Researchers at University of California reported that titanium dioxide nanoparticles (TiO2), found in everything from cosmetics and sunscreens to paint and vitamins, caused DNA damage when fed to mice. They induced breaks in DNA, damaged chromosomes, and caused inflammation of tissues; all of which increase the risk of cancers.
A team of researchers in Taiwan showed that exposing mammalian cells to TiO2 nanoparticles at 10 ppm in the short-term and long-term exposure resulted in enhancement of cell growth and a dramatic increase in transformed (cancerous) cells , resulting from a disturbance of cell division and genome instability. Similar toxicities have been found for other nanoparticles often used with TiO2, such as ZnO2 and SiO2.
Nano-silver, even more widely used than nano-TiO2, is toxic to beneficial bacteria that break down wastes and recycle nutrients in the soil.Fullerenes, which finds applications in electronics, electro-optics and much more besides, including cosmetics are being considered for drug delivery and cancer therapy also.
Fullerenes caused oxidative brain damage (through lipid peroxidation) in juvenile largemouth bass via the olfactory nerve.
Carbon nanotubes, long thin structures derived from fullerenes and often compared to asbestos, caused inflammation and granulomas when instilled into the lungs of mice. These results have now been confirmed in a study in which the mice inhaled aerosols of multiwall carbon nanotubes. Inflammation and granulomas were found in the lungs even at the lowest concentration.

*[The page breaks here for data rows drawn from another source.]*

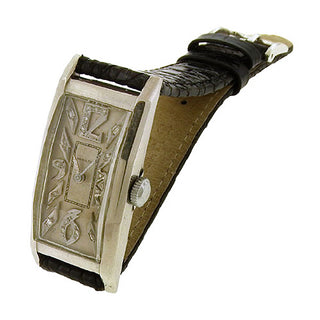 Platinum Deco Hamilton Dress Watch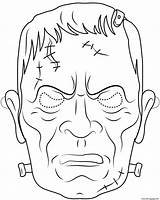 Frankenstein Maska Druku Drukowanka Kolorowanka Batmana Outlined sketch template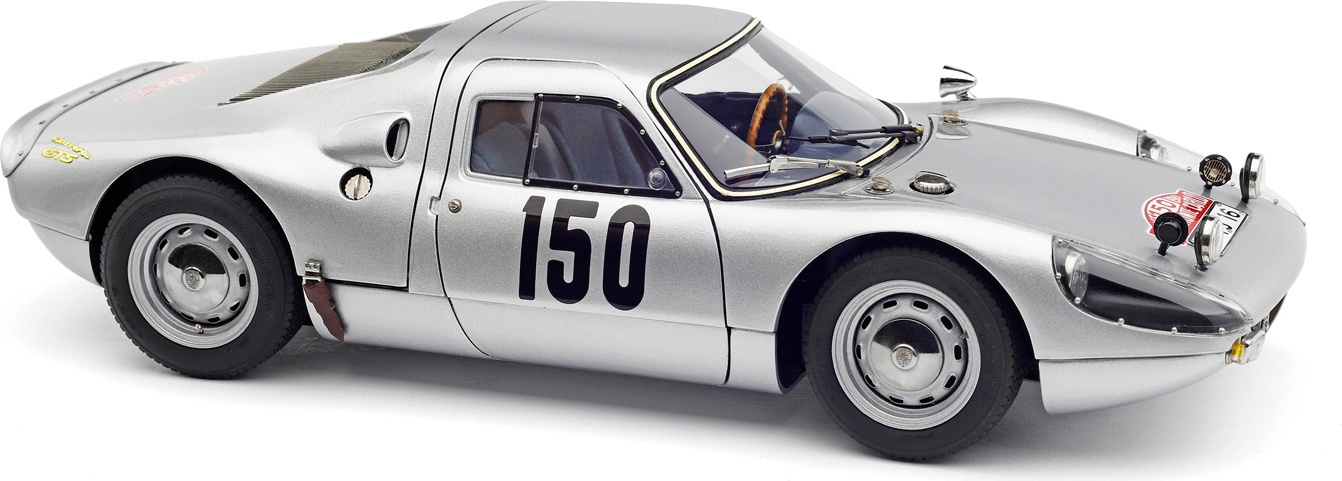 Porsche 904 CMC 1/18 - 2ème Rallye Monte Carlo 1965 #150 - Argent - Neuve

Quantum dots are nanosized semi-conductors that generate electron-hole pairs confined in all three dimensions (quantum confinement), and hence behave like giant molecules rather than bulk semiconductors. They have numerous applications in light emitting diodes, transistors, solar cells etc., and are also being developed for drug delivery, cancer therapy and cell imaging. Unfortunately, most quantum dots contain highly toxic metals such as cadmium, which tends to be released when the quantum dots enter the cells or organisms. This was thought to be the main reason why CdSe/ZnSe quantum dots at nanomolar (10-9mol) concentrations were toxic to Daphnia magna, but much less toxic than the equivalent concentration of cadmium ions. However, CdTe quantum dots coated with hydrophilic sodium thioglycolate caused disruption in a cultured monolayer of Caco-2 human intestinal cells and cell-death at 0.1 ppm, which was thought to be caused by the quantum dots, rather than cadmium. In another study, CdSe/ZnS quantum dots injected intravenously into mice caused marked vascular thrombosis in the lungs at 0.7 to 3.6 nanomol per mouse, especially when the quantum dots had carboxylate surface groups. Three out of four mice injected at the higher concentration died immediately. The injected quantum dots were mainly found in the lungs, liver and blood; and it was hypothesized that the quantum dots activated the coagulation cascade through contact. In fact, many kinds of nanoparticles enhance the formation of insoluble fibrous protein aggregates (amyloids), which are associated with human diseases including Alzheimer’s, Parkinson’s and Creutzfeld-Jacob disease.